One more. Deleting a resource declaration and deleting the real thing are different acts, and Terraform expresses that distinction with the removed block. When the goal is an ownership transfer, the moment you go through destroy, zero downtime is gone.
Finally, a reclamation path starts with key design. When data with different lifespans - committed and uncommitted - lives in the same namespace, no cleanup rule can be written safely. If the lifespans differ, separate where they live first. For the record, this approach does not retroactively reclaim the uncommitted objects that already piled up. Those objects can't be distinguished from real assets (that was the starting point of this whole problem), so I deliberately chose to apply the scheme to new uploads only.

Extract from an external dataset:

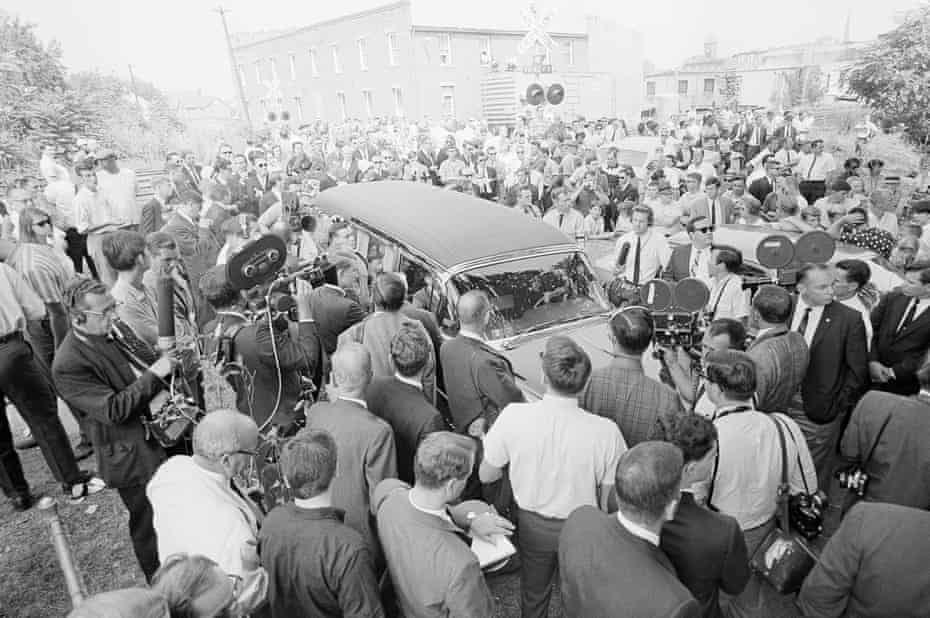 Newsmen and photographers surround a hearse bearing the body of George Lincoln Rockwell.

Frequently asked questions
My S3 lifecycle rules disappear after terraform apply. Why?
aws_s3_bucket_lifecycle_configuration is a resource that owns the bucket's entire lifecycle configuration document. If two of these resources point at the same bucket (say, one in a module and one in the environment config), each replaces the whole document with only the rules it knows about, so whichever side applies last erases the other side's rules. If both run in the same apply, the concurrent writes can also time out. Consolidate to one owning resource per bucket.
I set lifecycle expiration on a versioned S3 bucket but storage isn't shrinking.
On a versioned bucket, expiration doesn't delete objects. It adds a delete marker and turns the existing version into a noncurrent one. Unless you also set noncurrent_version_expiration, the bytes are never reclaimed. Design the expiration rule and the noncurrent version expiration as a pair.